THE BEANBAG PSYCHOLOGIST 08
The ‘Why’ of Boredom
Try this: When you are feeing alert and energetic, turn off all sources of noise, such as the windows that bring external noise, turn off the TV, lie down on your couch, close your eyes by wrapping a thick piece of cloth around your head for good measure, tying your hands very close to your body so your ability to explore the surrounding textures and surfaces is completely curtailed. Notice how long you can lie like this and what feeling this gives rise to. Yawn, right?
A group of people who volunteered to be participants in an experimental study by researchers Bexton and colleagues(1954) would beg to differ from your opinion! They agreed to be kept in an isolated cubicle and were paid a handsome amount per day for staying in this cubicle without doing, seeing, hearing, or touching anything! They were only allowed to be rid of these encumbrances while eating or using the toilet.
The participants seemed highly motivated to stay this way for about four to eight hours but all of them dropped out of the study in 3 or 4 days after exhibiting extreme restlessness and acute boredom.
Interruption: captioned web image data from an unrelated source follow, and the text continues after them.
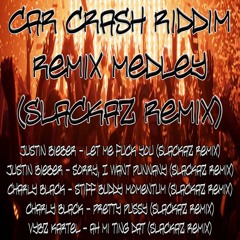 Car Crash Riddim Remix Medley (Slackaz Remix)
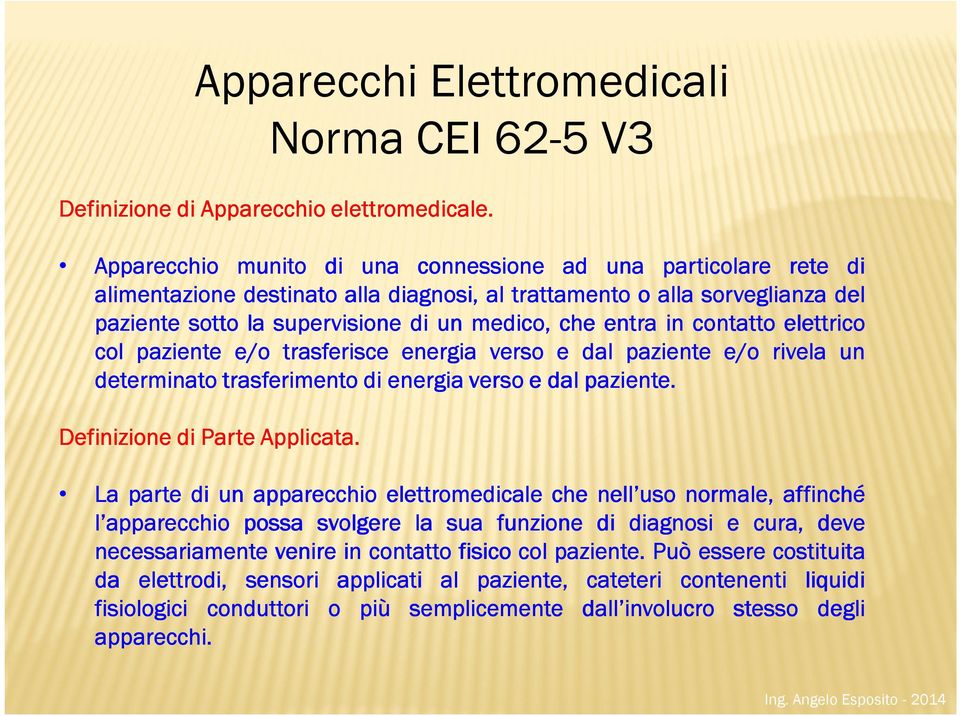 in contatto elettrico col paziente e/o trasferisce energia verso e dal paziente e/o rivela un determinato trasferimento di energia verso e dal paziente. Definizione di Parte Applicata.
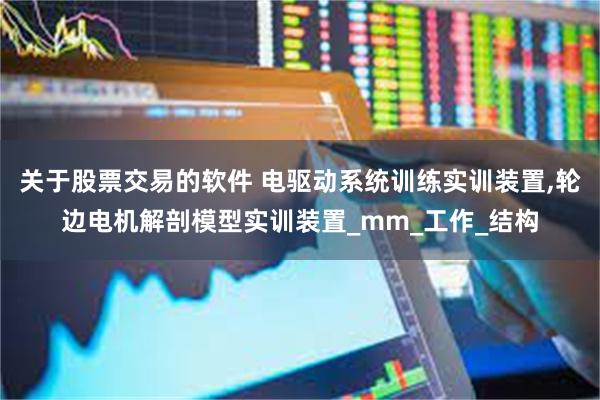 关于股票交易的软件 电驱动系统训练实训装置,轮边电机解剖模型实训装置_mm_工作_结构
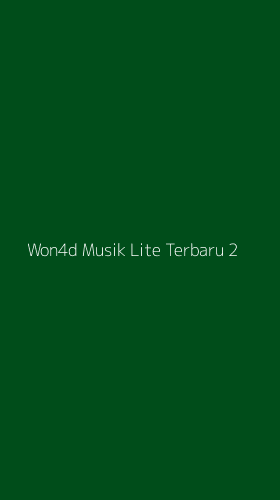 Tampilan Antarmuka Aplikasi Won4d Musik Lite Terbaru - 2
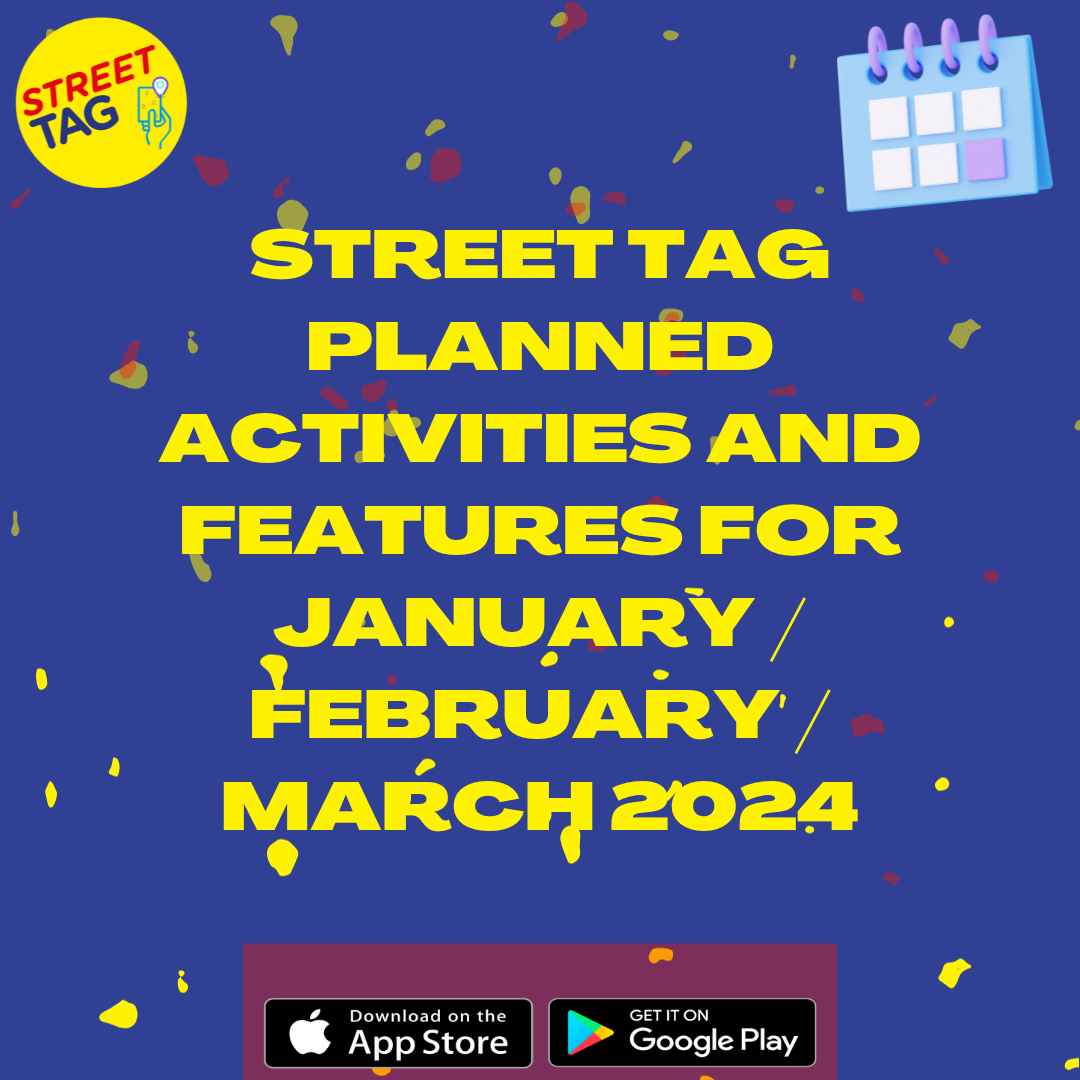 STREET TAG PLANNED ACTIVITIES AND FEATURES FOR JANUARY / FEBRUARY / MARCH 2024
Being kept from doing something of interest or importance quickly gets us in a state of boredom. On the other hand, being made to do something that we do not want to engage in at the moment leads to boredom as well. There is an increasing number of psychologists today who identify boredom to be an emotion. It can be thought to be an unpleasant emotion characterized by lack of interest and difficulty in concentrating on current activities.
Any activity with which we are unable to engage actively with attention and focus is promptly judged boring or monotonous. You may have noticed how people who generally lack attention tend to get bored very easily. As ones attention keeps sliding superficially over a number of stimuli, meaningful association with the topic or subject becomes very difficult and hence it turns boring.
As we learn and grow, it gets harder for us to be entertained or interested by things! Can you play all day with a spoon with as much involvement and excitement as a toddler? When something doesn’t align with our level of intellectual capability, it leads to boredom!
We as humans seek meaning in everything we do. We take up our curricular and extra-curricular activities with a certain sense of purpose and ambition. We take up jobs and many friendships and relationships, all in the quest to find a place for ourselves in the world. When one recognizes that whatever they are engaged with currently doesn’t satisfy their will to meaning sufficiently, they appear bored with life!
Interestingly, recent studies have identified that boredom is, in fact, a good thing! It pushes many of us to pursue meaningful, prosocial endeavours aimed at making a difference in the lives of others.